# Introducing Blue



## AmandaBlue (May 20, 2012)

Here are a couple pictures of my tiel Blue! He's such a fun and smart boy, loves to sing and wolf whistle. He's a rescue, so I have NO idea how old he is (is there a way to tell?). He was hatched with a deformed foot (my vet thinks), but he doesn't let that stop him. Oh, and he LOVES listening to Mariah Carey


----------



## xoxsarahxox (Dec 13, 2010)

Hes gorgeous!!! I love normal grey boys, so handsome Unfortunately there is no way to tell age in a living cockatiel, all I can tell is hes over a year old since hes got his adult colours.

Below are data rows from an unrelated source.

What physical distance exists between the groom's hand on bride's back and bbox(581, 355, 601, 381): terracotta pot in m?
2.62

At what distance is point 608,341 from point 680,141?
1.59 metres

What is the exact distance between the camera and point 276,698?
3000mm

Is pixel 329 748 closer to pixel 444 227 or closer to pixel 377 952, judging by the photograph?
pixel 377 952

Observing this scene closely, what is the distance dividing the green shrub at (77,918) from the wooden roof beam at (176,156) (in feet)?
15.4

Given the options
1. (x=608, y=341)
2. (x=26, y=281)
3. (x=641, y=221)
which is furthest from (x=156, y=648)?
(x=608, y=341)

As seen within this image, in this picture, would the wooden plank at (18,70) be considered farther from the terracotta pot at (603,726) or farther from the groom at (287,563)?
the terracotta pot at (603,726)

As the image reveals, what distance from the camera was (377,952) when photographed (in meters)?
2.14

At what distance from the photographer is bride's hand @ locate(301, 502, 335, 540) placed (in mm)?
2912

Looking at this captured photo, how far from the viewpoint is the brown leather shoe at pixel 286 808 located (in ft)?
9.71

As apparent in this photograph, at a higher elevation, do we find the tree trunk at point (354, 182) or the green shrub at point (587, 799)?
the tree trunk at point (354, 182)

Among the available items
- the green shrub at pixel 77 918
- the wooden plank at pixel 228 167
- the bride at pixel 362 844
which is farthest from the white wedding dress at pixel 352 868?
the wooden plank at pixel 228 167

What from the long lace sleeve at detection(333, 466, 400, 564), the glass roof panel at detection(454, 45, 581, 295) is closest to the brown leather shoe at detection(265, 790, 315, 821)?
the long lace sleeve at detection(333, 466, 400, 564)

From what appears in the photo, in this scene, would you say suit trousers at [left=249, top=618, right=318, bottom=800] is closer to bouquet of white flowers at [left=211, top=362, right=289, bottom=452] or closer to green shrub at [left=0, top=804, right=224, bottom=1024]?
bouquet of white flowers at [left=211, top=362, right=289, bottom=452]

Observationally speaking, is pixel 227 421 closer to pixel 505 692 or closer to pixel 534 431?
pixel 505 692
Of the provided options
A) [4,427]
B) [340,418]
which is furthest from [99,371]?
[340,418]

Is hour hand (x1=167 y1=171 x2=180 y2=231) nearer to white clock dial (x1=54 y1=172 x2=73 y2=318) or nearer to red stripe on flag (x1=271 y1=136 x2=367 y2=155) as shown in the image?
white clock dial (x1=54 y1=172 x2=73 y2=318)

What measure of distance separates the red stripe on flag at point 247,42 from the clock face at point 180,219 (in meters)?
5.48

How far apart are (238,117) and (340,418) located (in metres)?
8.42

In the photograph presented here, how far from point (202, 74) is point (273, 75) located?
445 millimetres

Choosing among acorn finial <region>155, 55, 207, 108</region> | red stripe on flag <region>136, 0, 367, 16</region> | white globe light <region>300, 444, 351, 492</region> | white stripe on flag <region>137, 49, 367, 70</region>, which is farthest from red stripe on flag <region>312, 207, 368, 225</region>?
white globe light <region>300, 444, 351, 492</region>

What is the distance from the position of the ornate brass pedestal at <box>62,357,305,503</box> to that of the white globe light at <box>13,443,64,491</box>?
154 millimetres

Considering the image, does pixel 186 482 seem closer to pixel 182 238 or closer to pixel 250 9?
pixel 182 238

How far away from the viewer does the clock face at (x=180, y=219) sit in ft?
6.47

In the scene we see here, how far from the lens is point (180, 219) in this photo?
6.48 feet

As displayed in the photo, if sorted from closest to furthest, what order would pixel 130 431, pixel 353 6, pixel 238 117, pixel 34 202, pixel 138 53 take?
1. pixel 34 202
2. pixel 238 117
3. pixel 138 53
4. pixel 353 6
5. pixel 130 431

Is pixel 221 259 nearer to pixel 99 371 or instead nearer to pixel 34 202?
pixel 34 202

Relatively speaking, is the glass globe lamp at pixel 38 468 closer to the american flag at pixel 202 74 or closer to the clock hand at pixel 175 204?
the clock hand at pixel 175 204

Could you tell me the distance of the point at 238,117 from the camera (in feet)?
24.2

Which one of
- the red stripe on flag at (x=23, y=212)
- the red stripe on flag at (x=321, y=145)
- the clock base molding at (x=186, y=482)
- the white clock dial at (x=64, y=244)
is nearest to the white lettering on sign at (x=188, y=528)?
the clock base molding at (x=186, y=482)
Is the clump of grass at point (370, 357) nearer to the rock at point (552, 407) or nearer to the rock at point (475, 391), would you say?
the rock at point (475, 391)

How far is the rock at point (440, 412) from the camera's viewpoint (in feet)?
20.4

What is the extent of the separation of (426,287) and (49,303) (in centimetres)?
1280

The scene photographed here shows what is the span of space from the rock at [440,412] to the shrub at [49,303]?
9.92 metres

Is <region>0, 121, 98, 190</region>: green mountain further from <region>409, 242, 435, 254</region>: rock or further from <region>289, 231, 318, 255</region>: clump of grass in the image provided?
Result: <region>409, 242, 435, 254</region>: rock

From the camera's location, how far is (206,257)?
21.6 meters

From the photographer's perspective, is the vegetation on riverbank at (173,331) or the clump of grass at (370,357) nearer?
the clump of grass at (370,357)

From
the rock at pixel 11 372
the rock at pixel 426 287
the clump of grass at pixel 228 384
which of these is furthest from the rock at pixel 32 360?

p.s. I hope you dont mind, since you already made an introduction, I moved this thread to the pictures section, not everybody reads the intro threads so I thought he'd get more views here.


----------



## AmandaBlue (May 20, 2012)

Thanks for the quick reply! He's a great addition to the family, and I think he knows how handsome he is


----------



## nassrah (Feb 27, 2012)

And handsome he is indeed! Congrats Hes lovelyX x


----------



## SuzieQueue (Mar 12, 2012)

oh he is a cutey pie


----------



## Peek-A-Boo (Aug 5, 2007)

He beautiful...I hope my little guys colors turn out to be as gorgeous!


----------



## sunnysmom (Sep 23, 2011)

What a handsome boy!


----------



## lauracorn (Dec 31, 2011)

he is such a cutie pie


----------



## meaggiedear (Nov 20, 2011)

He is handsome.


----------



## JaimeS (Nov 28, 2011)

Blue is gorgeous!


----------



## NoelleLeong (May 15, 2012)

Blue is really handsome  Male normal grey always remind me of my 1st tiel which I got when I was 12  Congrats to your addition


----------